Romantically, we may have associated suicide with great but tortured artists: Van Gogh, Plath, Hemingway, Ledger, Monroe, Foster Wallace. Or, more traditionally, with those who suffered from lifelong depression, whose friends and families live in fear of “the call.” Their deaths were always shocking, but never completely surprising. But many of the current cases seem to be the end result of searing short-term crisis, wherein, according to psychiatrist Dr. Roger Gould, “they can’t see past the blackness, the rational becomes the irrational.”

One group that bears watching is the generation that had high hopes of doing well, doing good, and staying forever young. A report from the Centers for Disease Control and Prevention showed a nearly 20 percent increase over the last two years in suicide rates for those aged 45–54. There are 75 million boomers, representing a lot of angst, unmet expectations, and fading dreams.

“These men and women are vulnerable to depression, dealing with aging bodies, and have fewer people to talk to, as their parents die and their children empty the nest,” says New York psychotherapist Dr. Vivian Diller. “It is also a generation that has grown up with more money than their parents, but now worries their own kids won’t.” All the prominent names we read about lately had children, who will now grow up wondering why they weren’t enough.

So finally, one has to ask if suicide is the height of selfishness. And if we may be less shocked these days because we are so damned pissed.
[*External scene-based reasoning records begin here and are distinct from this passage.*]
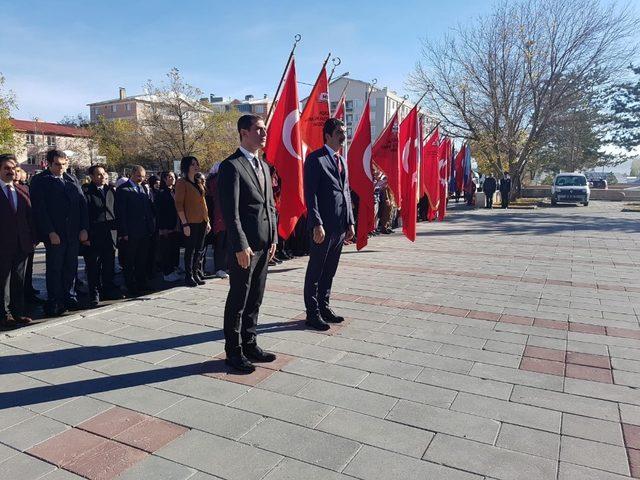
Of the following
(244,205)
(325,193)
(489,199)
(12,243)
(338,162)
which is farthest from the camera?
(489,199)

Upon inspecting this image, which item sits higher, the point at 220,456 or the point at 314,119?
the point at 314,119

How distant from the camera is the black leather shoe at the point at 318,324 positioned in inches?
197

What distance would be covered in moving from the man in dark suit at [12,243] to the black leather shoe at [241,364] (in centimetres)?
294

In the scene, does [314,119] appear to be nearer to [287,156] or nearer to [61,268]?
[287,156]

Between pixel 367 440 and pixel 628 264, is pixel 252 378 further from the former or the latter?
pixel 628 264

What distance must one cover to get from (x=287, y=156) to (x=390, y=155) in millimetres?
3792

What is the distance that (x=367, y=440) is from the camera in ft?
9.50

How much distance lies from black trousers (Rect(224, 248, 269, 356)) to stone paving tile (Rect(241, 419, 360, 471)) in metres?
0.98

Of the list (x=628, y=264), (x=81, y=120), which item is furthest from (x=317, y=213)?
(x=81, y=120)

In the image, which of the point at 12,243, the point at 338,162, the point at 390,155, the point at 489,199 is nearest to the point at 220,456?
the point at 338,162

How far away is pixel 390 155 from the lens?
10.2 m

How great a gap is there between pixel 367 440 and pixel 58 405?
2132mm

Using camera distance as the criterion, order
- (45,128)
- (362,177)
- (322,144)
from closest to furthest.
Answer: (322,144) < (362,177) < (45,128)

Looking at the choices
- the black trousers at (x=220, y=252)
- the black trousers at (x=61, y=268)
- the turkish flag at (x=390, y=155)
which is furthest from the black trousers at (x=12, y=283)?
the turkish flag at (x=390, y=155)
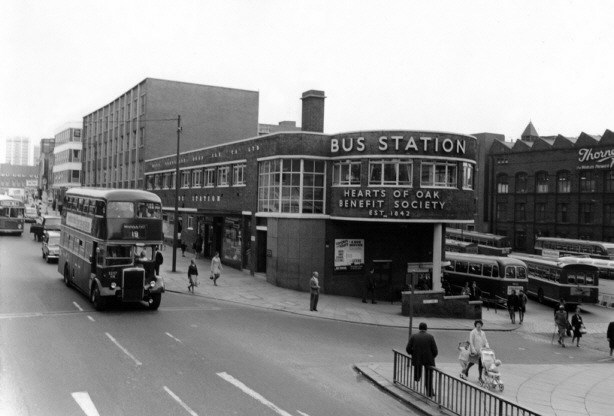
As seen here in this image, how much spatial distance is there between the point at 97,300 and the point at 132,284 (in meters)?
1.51

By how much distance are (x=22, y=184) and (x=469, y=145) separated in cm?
16421

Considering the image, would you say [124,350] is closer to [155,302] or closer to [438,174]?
[155,302]

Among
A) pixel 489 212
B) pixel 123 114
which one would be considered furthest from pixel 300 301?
pixel 489 212

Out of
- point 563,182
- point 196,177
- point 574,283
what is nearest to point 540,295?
point 574,283

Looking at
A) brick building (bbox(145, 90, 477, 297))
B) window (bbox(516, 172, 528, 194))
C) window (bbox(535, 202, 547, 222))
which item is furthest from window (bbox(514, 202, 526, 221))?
brick building (bbox(145, 90, 477, 297))

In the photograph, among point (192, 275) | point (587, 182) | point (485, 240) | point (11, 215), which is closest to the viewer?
point (192, 275)

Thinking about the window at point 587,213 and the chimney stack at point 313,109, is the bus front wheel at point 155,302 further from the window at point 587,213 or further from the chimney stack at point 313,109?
the window at point 587,213

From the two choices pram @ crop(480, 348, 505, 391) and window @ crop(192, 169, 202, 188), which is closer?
pram @ crop(480, 348, 505, 391)

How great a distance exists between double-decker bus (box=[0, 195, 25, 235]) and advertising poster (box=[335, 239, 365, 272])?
34.9m

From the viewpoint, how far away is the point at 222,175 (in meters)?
40.2

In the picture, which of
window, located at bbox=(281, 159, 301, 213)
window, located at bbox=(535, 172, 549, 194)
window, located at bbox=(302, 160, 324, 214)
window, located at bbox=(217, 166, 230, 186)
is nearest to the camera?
window, located at bbox=(302, 160, 324, 214)

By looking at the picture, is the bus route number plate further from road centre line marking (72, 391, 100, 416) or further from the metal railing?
the metal railing

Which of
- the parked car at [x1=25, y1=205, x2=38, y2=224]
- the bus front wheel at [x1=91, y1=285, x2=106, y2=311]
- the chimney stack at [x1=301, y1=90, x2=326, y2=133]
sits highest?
the chimney stack at [x1=301, y1=90, x2=326, y2=133]

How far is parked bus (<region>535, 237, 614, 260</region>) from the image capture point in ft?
174
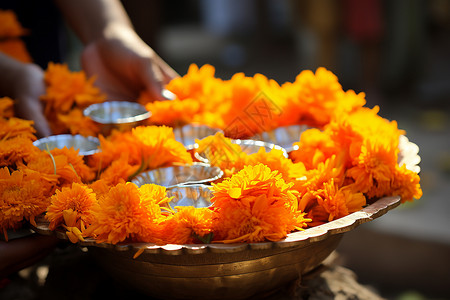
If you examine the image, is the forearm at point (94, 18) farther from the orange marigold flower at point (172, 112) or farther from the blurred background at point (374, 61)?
the orange marigold flower at point (172, 112)

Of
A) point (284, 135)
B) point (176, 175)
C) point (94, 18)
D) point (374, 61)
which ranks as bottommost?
point (176, 175)

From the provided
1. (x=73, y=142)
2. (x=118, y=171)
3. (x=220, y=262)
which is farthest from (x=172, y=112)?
(x=220, y=262)

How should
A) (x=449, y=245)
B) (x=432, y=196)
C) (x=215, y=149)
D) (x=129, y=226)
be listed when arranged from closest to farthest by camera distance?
(x=129, y=226) < (x=215, y=149) < (x=449, y=245) < (x=432, y=196)

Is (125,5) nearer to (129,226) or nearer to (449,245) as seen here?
(449,245)

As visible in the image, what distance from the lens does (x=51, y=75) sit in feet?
6.01

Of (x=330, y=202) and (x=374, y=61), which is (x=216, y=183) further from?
(x=374, y=61)

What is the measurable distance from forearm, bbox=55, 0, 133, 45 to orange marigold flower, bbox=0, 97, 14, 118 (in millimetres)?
633

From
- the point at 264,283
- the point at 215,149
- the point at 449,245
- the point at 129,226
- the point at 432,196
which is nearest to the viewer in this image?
the point at 129,226

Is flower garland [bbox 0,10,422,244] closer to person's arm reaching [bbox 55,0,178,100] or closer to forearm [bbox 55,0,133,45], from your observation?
person's arm reaching [bbox 55,0,178,100]

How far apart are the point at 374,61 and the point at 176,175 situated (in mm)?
4586

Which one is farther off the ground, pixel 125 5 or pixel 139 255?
pixel 125 5

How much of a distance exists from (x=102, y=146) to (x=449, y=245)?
212 centimetres

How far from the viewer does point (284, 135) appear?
163cm

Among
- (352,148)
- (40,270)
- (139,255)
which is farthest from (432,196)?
(139,255)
“It’s very common for all kinds of people to get fleeting suicidal thoughts,” explains Dr. Simon Rego, director of psychological training at Montefiore Medical Center/Albert Einstein College of Medicine. “But that’s where something else clicks on—be it family or religion—protective factors that prevent most people from the downward spiral.”
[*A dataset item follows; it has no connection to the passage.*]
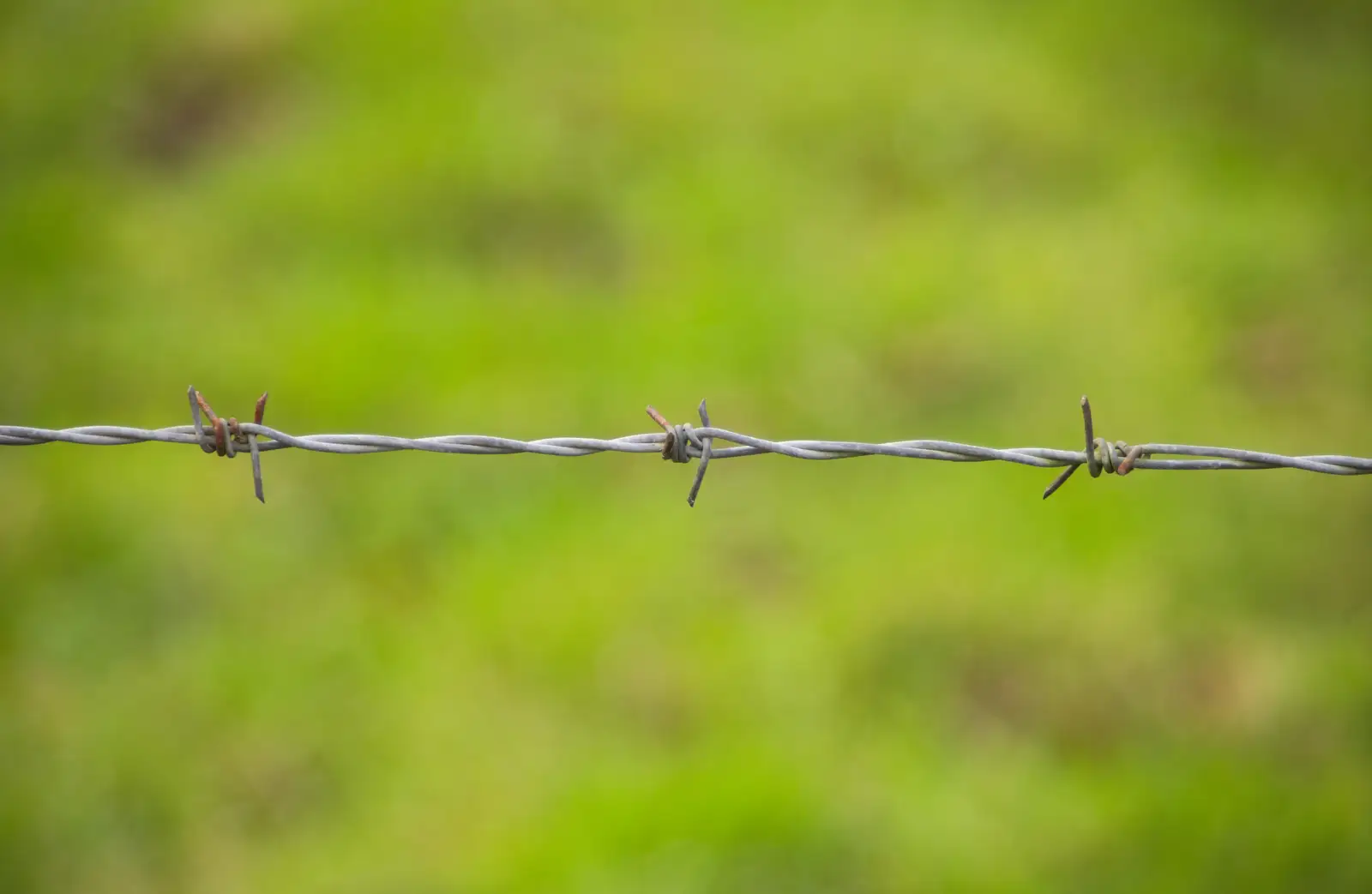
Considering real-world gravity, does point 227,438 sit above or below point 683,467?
below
The thing that clicks on, hopefully, is the understanding that while this may be the solution to your problem, it is no longer only about you.

“I wonder if there was more I could have done, when I knew he was going on anti-depressants,” said a close friend of comedy writer Alan Kirschenbaum. She now has to juggle guilt with her grief. My friend Monica discovered there is no end to the residual emotions since her 90-year-old father-in-law threw himself in front of a moving train last summer. He left a hefty will, but oh so much more.

“After it happened, everyone had his or her own narrative,” she said. “That he was selfless to spare us all his misery. That he was courageous. I felt only rage that the gift he gave my children is that suicide is now in the family consciousness.”

Maybe its shock value has diminished, but the repercussions of suicide have not. Apart from the immediate family, there was a conductor driving that train and witnesses on the platform. Jovan Belcher’s coaches have to live with the memory of his self-inflicted death, and their inability to talk him out of it. There were more than 100 youngsters on the sidewalk when a boy leaped from the window at Manhattan’s Dalton School. That’s a whole lot of nightmares.

I am embarrassed to say that every time I watch a show now and a character disappears, I go to that dark assumption. When I read a news story about someone’s mounting troubles, I go there. I hear friends complain about their aging faces, their unstoppable migraines, their embattled divorces—and I pray they won’t go there.

And I confess that when someone tells me they were “shocked” by a suicide, I feel relief.